🤖 AI Summary
Current data-driven autonomous driving simulators rely on pre-recorded logs or high-definition maps, limiting their ability to support open-ended and scalable scenario generation. This work proposes OccSim—the first 3D simulator based on an occupancy world model—that generates continuous 3D driving scenes exceeding 4 kilometers in length from only a single initial observation and a sequence of ego-vehicle actions, achieving over 80× longer simulation horizons than existing methods without requiring any log or map priors. OccSim integrates a static occupancy world model built upon the W-DiT architecture with a road-topology-aware dynamic layout generator, enhanced by rigid transformation modeling and reactive agent placement. A 4D semantic occupancy prediction model pretrained on OccSim achieves 74% performance under zero-shot evaluation, substantially outperforming asset-based simulators by 22.1%.
📝 Abstract
Data-driven autonomous driving simulation has long been constrained by its heavy reliance on pre-recorded driving logs or spatial priors, such as HD maps. This fundamental dependency severely limits scalability, restricting open-ended generation capabilities to the finite scale of existing collected datasets. To break this bottleneck, we present OccSim, the first occupancy world model-driven 3D simulator.
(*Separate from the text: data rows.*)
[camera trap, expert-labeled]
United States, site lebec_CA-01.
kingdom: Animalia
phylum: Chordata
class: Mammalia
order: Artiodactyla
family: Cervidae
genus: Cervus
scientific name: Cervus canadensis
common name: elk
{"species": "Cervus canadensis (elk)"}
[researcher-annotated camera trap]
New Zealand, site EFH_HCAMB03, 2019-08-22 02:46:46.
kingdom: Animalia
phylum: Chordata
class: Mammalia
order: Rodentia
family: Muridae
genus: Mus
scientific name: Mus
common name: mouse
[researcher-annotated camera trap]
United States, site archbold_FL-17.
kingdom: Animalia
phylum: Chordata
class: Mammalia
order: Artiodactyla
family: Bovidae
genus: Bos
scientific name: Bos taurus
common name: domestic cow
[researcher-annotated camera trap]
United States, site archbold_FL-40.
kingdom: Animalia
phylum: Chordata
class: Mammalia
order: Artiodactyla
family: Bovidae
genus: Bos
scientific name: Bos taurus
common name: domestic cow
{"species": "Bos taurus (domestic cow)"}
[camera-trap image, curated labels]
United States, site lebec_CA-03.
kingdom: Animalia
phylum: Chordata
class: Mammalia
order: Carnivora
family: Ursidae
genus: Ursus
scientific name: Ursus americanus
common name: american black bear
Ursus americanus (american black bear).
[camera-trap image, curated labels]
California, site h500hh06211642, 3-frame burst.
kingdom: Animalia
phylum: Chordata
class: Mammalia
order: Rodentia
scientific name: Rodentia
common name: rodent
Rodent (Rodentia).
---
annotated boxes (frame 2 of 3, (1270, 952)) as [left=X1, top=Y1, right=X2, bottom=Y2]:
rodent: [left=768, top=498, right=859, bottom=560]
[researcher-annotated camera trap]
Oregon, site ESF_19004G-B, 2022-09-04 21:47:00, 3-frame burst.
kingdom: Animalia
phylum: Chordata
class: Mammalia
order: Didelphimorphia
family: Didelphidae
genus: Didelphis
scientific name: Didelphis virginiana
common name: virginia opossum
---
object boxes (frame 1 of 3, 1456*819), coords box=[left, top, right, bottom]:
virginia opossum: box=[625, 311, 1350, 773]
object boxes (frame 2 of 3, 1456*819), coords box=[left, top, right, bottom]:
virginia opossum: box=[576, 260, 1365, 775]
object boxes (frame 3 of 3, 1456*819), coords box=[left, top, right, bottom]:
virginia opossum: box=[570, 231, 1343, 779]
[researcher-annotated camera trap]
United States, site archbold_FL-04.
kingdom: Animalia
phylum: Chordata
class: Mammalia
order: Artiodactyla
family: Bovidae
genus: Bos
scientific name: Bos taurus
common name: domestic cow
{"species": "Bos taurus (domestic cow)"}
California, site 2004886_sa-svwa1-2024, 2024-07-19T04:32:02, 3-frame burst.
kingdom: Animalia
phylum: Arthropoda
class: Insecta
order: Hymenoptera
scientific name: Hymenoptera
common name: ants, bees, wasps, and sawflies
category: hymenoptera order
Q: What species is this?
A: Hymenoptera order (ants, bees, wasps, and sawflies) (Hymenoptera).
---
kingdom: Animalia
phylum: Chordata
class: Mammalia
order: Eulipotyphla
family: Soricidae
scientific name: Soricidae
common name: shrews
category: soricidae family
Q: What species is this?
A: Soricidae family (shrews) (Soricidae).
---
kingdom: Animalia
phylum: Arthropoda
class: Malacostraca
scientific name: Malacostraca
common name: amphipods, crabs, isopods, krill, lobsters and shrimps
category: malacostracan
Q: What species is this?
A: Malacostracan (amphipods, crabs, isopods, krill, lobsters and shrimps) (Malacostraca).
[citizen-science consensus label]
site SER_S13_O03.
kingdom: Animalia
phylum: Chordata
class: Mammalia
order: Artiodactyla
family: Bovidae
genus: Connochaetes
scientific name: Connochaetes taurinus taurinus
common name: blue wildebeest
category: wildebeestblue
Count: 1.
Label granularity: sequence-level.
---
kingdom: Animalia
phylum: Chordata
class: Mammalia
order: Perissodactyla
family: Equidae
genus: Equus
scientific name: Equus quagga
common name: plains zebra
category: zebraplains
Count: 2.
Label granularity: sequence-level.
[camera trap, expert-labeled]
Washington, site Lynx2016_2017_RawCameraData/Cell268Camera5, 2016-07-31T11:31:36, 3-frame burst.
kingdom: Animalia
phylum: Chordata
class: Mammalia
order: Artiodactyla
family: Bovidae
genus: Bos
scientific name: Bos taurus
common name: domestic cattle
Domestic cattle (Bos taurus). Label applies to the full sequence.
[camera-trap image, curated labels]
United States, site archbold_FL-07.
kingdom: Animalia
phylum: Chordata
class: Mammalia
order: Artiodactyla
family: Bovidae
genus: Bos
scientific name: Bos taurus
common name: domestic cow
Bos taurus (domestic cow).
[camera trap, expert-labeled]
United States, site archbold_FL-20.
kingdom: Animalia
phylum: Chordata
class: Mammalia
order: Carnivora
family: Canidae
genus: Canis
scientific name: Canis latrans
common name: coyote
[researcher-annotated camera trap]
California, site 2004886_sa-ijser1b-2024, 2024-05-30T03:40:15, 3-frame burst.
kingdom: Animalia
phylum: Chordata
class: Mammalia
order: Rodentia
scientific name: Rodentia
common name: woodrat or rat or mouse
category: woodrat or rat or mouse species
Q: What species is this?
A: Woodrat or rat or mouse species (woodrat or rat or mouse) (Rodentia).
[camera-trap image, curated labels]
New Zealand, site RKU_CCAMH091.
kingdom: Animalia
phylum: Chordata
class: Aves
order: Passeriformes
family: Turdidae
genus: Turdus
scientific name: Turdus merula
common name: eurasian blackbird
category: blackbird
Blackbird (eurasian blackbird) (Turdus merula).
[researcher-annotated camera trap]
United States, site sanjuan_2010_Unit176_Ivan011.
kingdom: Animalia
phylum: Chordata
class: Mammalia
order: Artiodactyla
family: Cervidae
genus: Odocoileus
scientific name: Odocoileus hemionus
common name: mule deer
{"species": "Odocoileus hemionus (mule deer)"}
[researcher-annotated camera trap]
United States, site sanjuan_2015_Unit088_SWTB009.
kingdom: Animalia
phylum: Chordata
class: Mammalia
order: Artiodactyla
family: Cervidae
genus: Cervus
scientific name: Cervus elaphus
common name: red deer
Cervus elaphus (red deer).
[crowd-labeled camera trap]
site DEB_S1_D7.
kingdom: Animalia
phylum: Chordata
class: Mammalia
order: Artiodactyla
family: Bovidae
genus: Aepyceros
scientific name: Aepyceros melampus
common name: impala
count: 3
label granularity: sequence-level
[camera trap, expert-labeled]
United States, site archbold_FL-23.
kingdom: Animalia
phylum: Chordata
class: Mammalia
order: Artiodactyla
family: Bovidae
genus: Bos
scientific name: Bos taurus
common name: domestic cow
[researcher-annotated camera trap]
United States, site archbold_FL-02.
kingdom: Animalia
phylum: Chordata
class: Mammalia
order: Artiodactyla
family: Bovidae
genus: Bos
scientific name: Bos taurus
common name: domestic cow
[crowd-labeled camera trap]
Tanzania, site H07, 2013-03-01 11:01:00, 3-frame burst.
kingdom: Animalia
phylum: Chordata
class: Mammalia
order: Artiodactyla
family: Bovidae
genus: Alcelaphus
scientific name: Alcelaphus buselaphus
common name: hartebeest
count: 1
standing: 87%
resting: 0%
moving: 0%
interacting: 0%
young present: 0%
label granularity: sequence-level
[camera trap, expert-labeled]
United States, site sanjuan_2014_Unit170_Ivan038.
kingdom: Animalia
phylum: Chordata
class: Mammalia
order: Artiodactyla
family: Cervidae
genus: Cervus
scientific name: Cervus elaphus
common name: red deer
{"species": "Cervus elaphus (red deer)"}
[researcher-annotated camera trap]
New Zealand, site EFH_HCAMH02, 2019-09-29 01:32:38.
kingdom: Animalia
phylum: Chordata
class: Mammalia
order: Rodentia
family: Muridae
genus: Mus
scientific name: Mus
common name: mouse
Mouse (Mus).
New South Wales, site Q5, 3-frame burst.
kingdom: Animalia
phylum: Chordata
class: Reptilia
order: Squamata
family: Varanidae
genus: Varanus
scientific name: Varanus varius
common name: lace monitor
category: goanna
OccSim obviates the requirement for continuous logs or HD maps; conditioned only on a single initial frame and a sequence of future ego-actions, it can stably generate over 3,000 continuous frames, enabling the continuous construction of large-scale 3D occupancy maps spanning over 4 kilometers for simulation. This represents an >80x improvement in stable generation length over previous state-of-the-art occupancy world models. OccSim is powered by two modules: W-DiT based static occupancy world model and the Layout Generator. W-DiT handles the ultra-long-horizon generation of static environments by explicitly introducing known rigid transformations in architecture design, while the Layout Generator populates the dynamic foreground with reactive agents based on the synthesized road topology. With these designs, OccSim can synthesize massive, diverse simulation streams. Extensive experiments demonstrate its downstream utility: data collected directly from OccSim can pre-train 4D semantic occupancy forecasting models to achieve up to 67% zero-shot performance on unseen data, outperforming previous asset-based simulator by 11%. When scaling the OccSim dataset to 5x the size, the zero-shot performance increases to about 74%, while the improvement over asset-based simulators expands to 22.1%.